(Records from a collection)
--*--

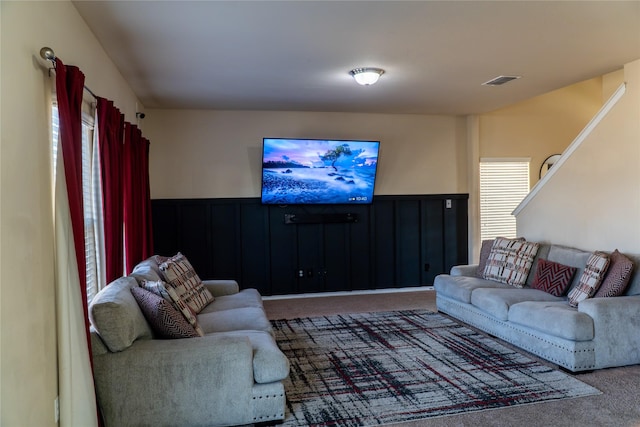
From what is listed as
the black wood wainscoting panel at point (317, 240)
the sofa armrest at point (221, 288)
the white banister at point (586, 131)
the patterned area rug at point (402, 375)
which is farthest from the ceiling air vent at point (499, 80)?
the sofa armrest at point (221, 288)

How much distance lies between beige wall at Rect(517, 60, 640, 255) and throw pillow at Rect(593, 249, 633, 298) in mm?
475

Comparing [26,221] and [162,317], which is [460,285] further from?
A: [26,221]

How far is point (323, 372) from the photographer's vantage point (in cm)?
370

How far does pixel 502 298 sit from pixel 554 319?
706mm

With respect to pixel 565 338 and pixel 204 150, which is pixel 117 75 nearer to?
pixel 204 150

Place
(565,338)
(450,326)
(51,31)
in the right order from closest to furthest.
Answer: (51,31) → (565,338) → (450,326)

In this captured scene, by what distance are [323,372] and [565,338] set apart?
1.87 metres

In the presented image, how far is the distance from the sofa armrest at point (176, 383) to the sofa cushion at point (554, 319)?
2396 mm

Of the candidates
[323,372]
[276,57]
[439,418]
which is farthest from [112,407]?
[276,57]

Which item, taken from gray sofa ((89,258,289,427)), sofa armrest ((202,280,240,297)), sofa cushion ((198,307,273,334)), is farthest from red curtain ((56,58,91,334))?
sofa armrest ((202,280,240,297))

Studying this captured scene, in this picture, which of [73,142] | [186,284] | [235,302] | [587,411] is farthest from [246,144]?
[587,411]

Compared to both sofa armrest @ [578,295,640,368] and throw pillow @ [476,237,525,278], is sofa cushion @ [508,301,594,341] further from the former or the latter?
throw pillow @ [476,237,525,278]

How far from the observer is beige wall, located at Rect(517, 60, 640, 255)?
4324mm

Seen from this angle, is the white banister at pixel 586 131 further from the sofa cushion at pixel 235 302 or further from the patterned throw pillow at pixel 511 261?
the sofa cushion at pixel 235 302
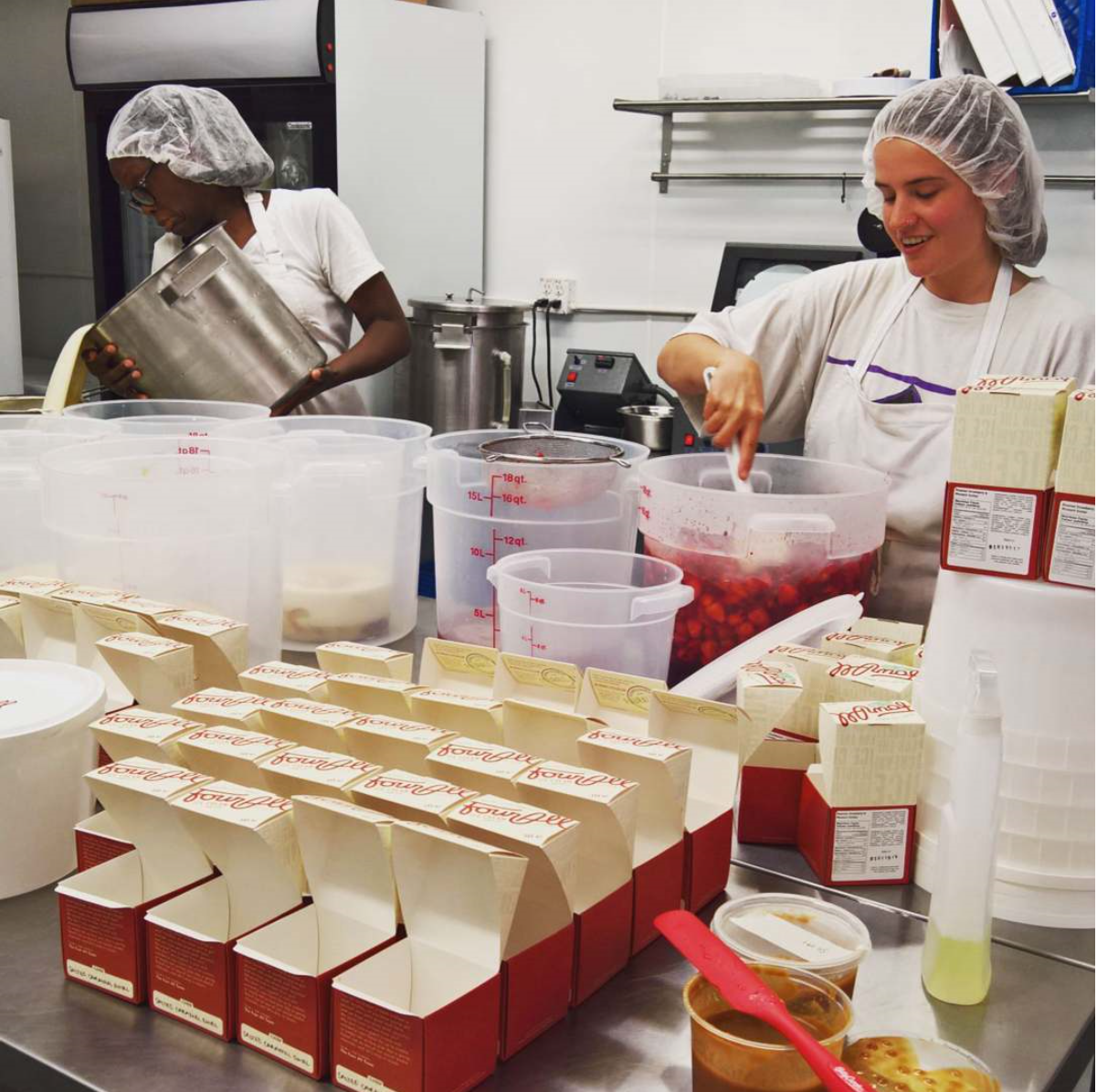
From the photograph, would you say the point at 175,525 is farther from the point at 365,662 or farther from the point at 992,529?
the point at 992,529

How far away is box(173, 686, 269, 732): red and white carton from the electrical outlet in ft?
10.8

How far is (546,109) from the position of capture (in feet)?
13.6

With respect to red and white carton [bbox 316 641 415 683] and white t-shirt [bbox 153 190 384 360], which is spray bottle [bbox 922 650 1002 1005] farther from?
white t-shirt [bbox 153 190 384 360]

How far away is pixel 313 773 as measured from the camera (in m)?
0.90

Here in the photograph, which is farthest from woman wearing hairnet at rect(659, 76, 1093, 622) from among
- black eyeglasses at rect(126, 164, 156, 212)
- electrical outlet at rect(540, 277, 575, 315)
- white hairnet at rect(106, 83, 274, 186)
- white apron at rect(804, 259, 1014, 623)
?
electrical outlet at rect(540, 277, 575, 315)

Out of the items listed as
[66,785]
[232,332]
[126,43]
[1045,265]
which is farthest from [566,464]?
[126,43]

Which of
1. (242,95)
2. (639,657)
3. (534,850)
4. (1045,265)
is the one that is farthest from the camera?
(242,95)

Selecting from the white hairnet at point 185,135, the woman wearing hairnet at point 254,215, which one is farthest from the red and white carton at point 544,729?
the white hairnet at point 185,135

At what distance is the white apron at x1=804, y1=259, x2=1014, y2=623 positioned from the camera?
1879 millimetres

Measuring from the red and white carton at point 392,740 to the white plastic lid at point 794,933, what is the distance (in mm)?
276

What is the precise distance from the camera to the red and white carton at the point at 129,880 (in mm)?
865

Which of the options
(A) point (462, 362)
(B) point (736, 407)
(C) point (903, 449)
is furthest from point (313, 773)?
(A) point (462, 362)

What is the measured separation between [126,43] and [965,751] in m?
3.73

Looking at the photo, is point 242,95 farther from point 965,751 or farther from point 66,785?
point 965,751
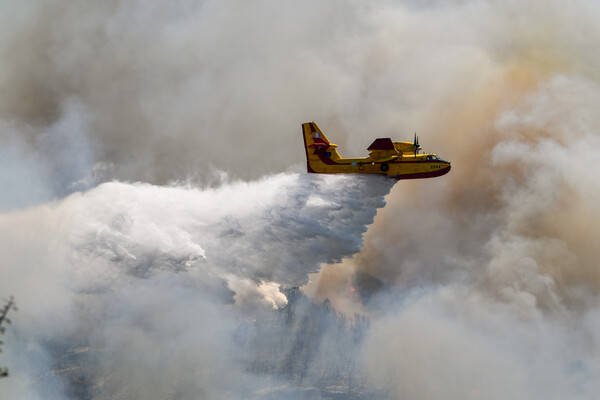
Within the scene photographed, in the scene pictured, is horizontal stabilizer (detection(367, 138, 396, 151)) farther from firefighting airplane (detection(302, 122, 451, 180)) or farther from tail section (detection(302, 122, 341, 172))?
tail section (detection(302, 122, 341, 172))

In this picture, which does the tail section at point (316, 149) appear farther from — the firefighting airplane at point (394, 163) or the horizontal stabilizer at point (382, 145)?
the horizontal stabilizer at point (382, 145)

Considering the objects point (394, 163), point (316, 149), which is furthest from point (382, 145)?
point (316, 149)

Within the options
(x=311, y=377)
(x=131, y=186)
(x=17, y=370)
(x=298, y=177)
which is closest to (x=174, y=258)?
(x=131, y=186)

--*--

Stated goal:
Repeat the material above verbatim. Leave the pictures behind.

Answer to the problem:
From what is listed as
the black wood wainscoting panel at point (317, 240)
the sofa armrest at point (221, 288)
the white banister at point (586, 131)
the patterned area rug at point (402, 375)
which is farthest from the ceiling air vent at point (499, 80)?
the sofa armrest at point (221, 288)

How much distance lies between beige wall at Rect(517, 60, 640, 255) and throw pillow at Rect(593, 249, 633, 298) in mm?
475

Comparing [26,221] and [162,317], which is [460,285] further from?
A: [26,221]

How far is point (323, 372) from the photographer's vantage point (in cm)?
370

How far does pixel 502 298 sit from pixel 554 319?
706mm

With respect to pixel 565 338 and pixel 204 150, which is pixel 117 75 nearer to?
pixel 204 150

Place
(565,338)
(450,326)
(51,31)
in the right order from closest to furthest.
Answer: (51,31) → (565,338) → (450,326)

In this captured scene, by what distance are [323,372] and [565,338] set apart?
1.87 metres

In the presented image, how far is the distance from the sofa armrest at point (176, 383) to the sofa cushion at point (554, 319)?
2396 mm

Of the candidates
[323,372]
[276,57]
[439,418]
which is farthest from [112,407]?
[276,57]

Which item, taken from gray sofa ((89,258,289,427)), sofa armrest ((202,280,240,297)), sofa cushion ((198,307,273,334)), is farthest from red curtain ((56,58,91,334))?
sofa armrest ((202,280,240,297))

Studying this captured scene, in this picture, which of [73,142] | [186,284] | [235,302] | [587,411] is farthest from [246,144]?
[587,411]

Compared to both sofa armrest @ [578,295,640,368] and throw pillow @ [476,237,525,278], is sofa cushion @ [508,301,594,341] further from the former or the latter?
throw pillow @ [476,237,525,278]

How far from the observer is beige wall, located at Rect(517, 60, 640, 255)?
4324mm

Seen from this angle, is the white banister at pixel 586 131 further from the sofa cushion at pixel 235 302 or further from the patterned throw pillow at pixel 511 261?
the sofa cushion at pixel 235 302
From the photograph, would you say the point at 175,525 is farther from the point at 365,662 or farther from the point at 992,529?
the point at 992,529

How far away is box(173, 686, 269, 732): red and white carton from the electrical outlet in ft?
10.8

How far is (546,109) from the position of capture (in feet)?
13.6

With respect to red and white carton [bbox 316 641 415 683] and white t-shirt [bbox 153 190 384 360], which is spray bottle [bbox 922 650 1002 1005] farther from?
white t-shirt [bbox 153 190 384 360]

How far away is pixel 313 773 as measured from the camera (in m)?
0.90

Here in the photograph, which is farthest from woman wearing hairnet at rect(659, 76, 1093, 622) from among
- black eyeglasses at rect(126, 164, 156, 212)
- electrical outlet at rect(540, 277, 575, 315)
- white hairnet at rect(106, 83, 274, 186)
- white apron at rect(804, 259, 1014, 623)
?
electrical outlet at rect(540, 277, 575, 315)

Out of the items listed as
[66,785]
[232,332]
[126,43]
[1045,265]
which is farthest from [566,464]?
[126,43]

Which of
1. (242,95)
2. (639,657)
3. (534,850)
4. (1045,265)
is the one that is farthest from the camera?
(242,95)

Selecting from the white hairnet at point 185,135, the woman wearing hairnet at point 254,215, which one is farthest from the red and white carton at point 544,729?
the white hairnet at point 185,135

At what distance is the white apron at x1=804, y1=259, x2=1014, y2=623 positioned from the camera?
1879 millimetres

Measuring from the red and white carton at point 392,740 to the white plastic lid at point 794,933, what is the distance (in mm)?
276

What is the precise distance from the camera to the red and white carton at the point at 129,880 (in mm)?
865

Which of the options
(A) point (462, 362)
(B) point (736, 407)
(C) point (903, 449)
is furthest from point (313, 773)?
(A) point (462, 362)

What is the measured separation between [126,43] and [965,751] in m?
3.73

Looking at the photo, is point 242,95 farther from point 965,751 or farther from point 66,785?
point 965,751
Within the scene photographed, in the scene pictured, is horizontal stabilizer (detection(367, 138, 396, 151)) farther from firefighting airplane (detection(302, 122, 451, 180)) or farther from tail section (detection(302, 122, 341, 172))?
tail section (detection(302, 122, 341, 172))

In this picture, which does the tail section at point (316, 149) appear farther from — the firefighting airplane at point (394, 163) or the horizontal stabilizer at point (382, 145)?
the horizontal stabilizer at point (382, 145)

Considering the objects point (394, 163), point (316, 149), which is furthest from point (382, 145)?
point (316, 149)

Within the options
(x=311, y=377)
(x=131, y=186)
(x=17, y=370)
(x=298, y=177)
which is closest to (x=174, y=258)?
(x=131, y=186)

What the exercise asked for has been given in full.